Opinión
¿Qué tal esta pesadilla política?
Un funcionario que decide qué quiere el pueblo en vez de oírlo, está condenado al fracaso.
En un grupo de WhatsApp de esos bien estructurados, con participantes de merecidos galones y alejados del fanatismo, surgió una encuesta que encendió el debate sobre los retos que se avecinan en las elecciones presidenciales de 2026.
La pregunta era sencilla, aunque provocadora: en el hipotético caso de que hubiera que escoger al próximo presidente entre los candidatos que participarán en la consulta del progresismo —Carolina Corcho, Iván Cepeda y Daniel Quintero—, ¿por cuál votarían?
Más allá del resultado, la discusión llevó al grupo a una reflexión de fondo: ¿cuáles deben ser los atributos de un presidente capaz de gobernar el país y de recuperar lo que hemos perdido desde los tiempos —me ahorro la polémica de precisar el año— en que Colombia parecía encaminada hacia el desarrollo? Aquellos años en los que no había presencia de grupos armados en quinientos municipios, el gasto y el déficit público estaban bajo control, existían subsidios y tasas preferenciales para vivienda y educación de los más vulnerables, y el sistema de salud —aunque no perfecto— funcionaba.
Sobre la primera candidata, la doctora Carolina Corcho, la crítica recurrente fue su tendencia a gobernar desde paradigmas ideológicos, ignorando las señales que la realidad ofrece sobre los resultados de sus políticas públicas. Se le atribuyó esa ceguera cercana a la planificación central y el desdén por el mercado, que lleva a creer que es posible decidir por las personas qué es lo que necesitan, bajo la premisa de que ‘uno sabe más’.
Tras su paso por el Ministerio de Salud, Corcho mostró el defecto de no escuchar a la ciudadanía, a los expertos ni a los profesores —a quienes trató como conejillos de indias— que le advirtieron con detalle que sus medidas deterioraban la cobertura y la calidad del sistema de salud. Un funcionario que decide qué quiere el pueblo en vez de oírlo, está condenado al fracaso.

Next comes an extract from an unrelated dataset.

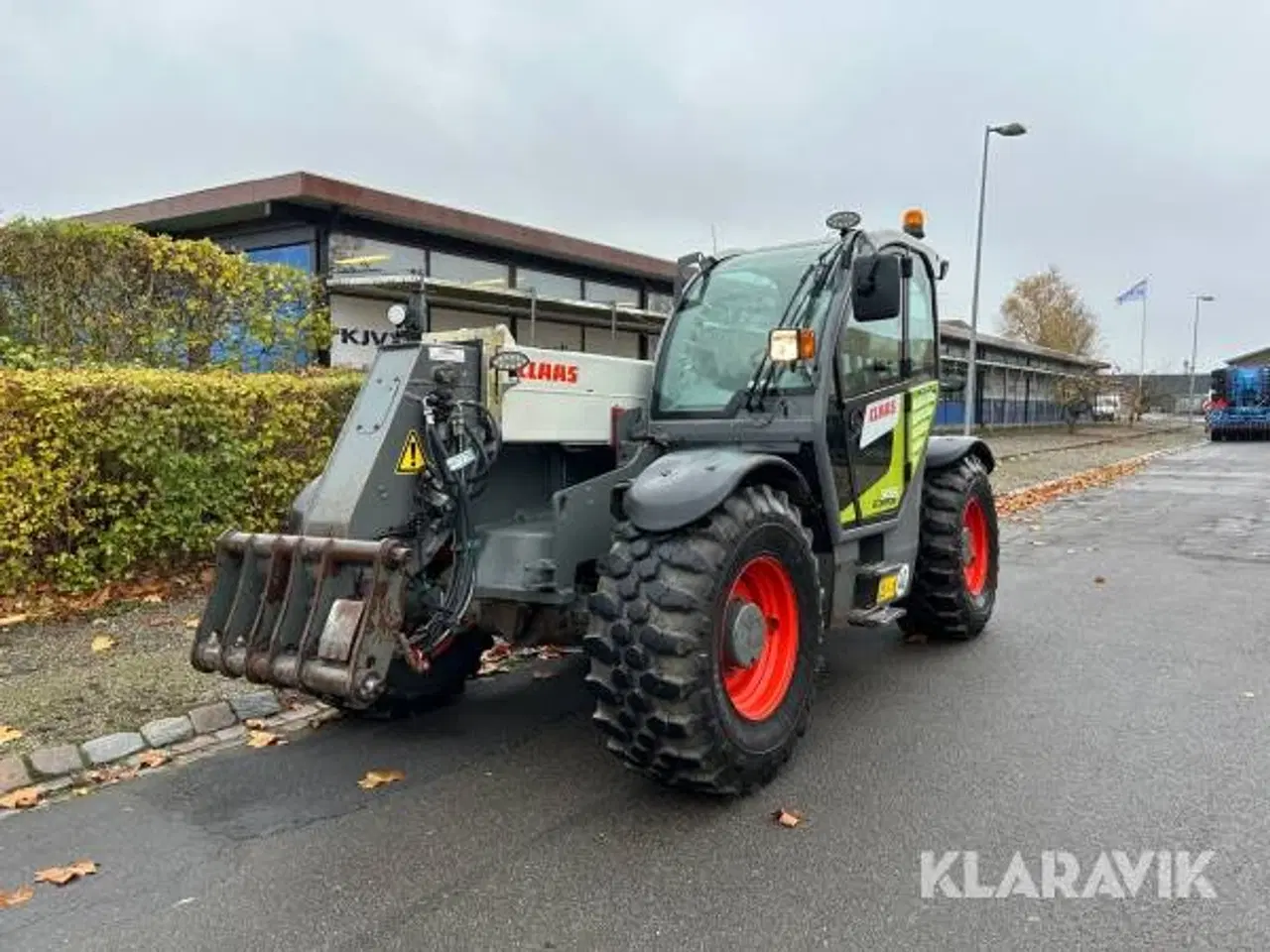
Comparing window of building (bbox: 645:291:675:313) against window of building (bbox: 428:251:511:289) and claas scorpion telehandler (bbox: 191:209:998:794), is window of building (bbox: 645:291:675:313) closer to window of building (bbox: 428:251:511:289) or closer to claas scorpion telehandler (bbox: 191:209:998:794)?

En cuanto al senador Iván Cepeda, las inquietudes fueron de otra naturaleza. Primero, se recalcó su total falta de experiencia administrativa, lo que sería equivalente a nombrar de panadero a un mecánico sin haber amasado un pan en su vida. Segundo, su desprecio reiterado por las instituciones democráticas: desde su afinidad documentada con grupos al margen de la ley, hasta su rol en el proceso contra el presidente Uribe, en el que la sentencia de una jueza socialmente cercana a él dejó serias dudas sobre el respeto a las garantías procesales.
Para muchos, un eventual gobierno de Cepeda sería una reedición del de Gustavo Petro: cargado de consignas ideológicas pero incapaz de construir el equipo necesario para llevar al país a la prosperidad. Sus inclinaciones lo podrían conducir con rapidez por la senda del autoritarismo que Colombia ha logrado evitar durante siglos.
El caso de Daniel Quintero es particular. La opinión fue que si bien tiene experiencia en el Ejecutivo y su ideología parece más oportunista que radical, su visión del mundo preocupa: ha propuesto “hacer reset” al Congreso y la rama Judicial, lo que sugiere un irrespeto profundo por las instituciones. Su administración en Medellín estuvo salpicada por acusaciones de corrupción y decisiones que, lejos de fortalecer la institucionalidad, la debilitaron. A diferencia de Cepeda, su riesgo autoritario no sería ideológico sino mafioso.
En conclusión, la mayoría de los integrantes del grupo confesó que, ante tal escenario, votaría en blanco, acompañando su decisión con plegarias para que nunca llegue a materializarse semejante disyuntiva.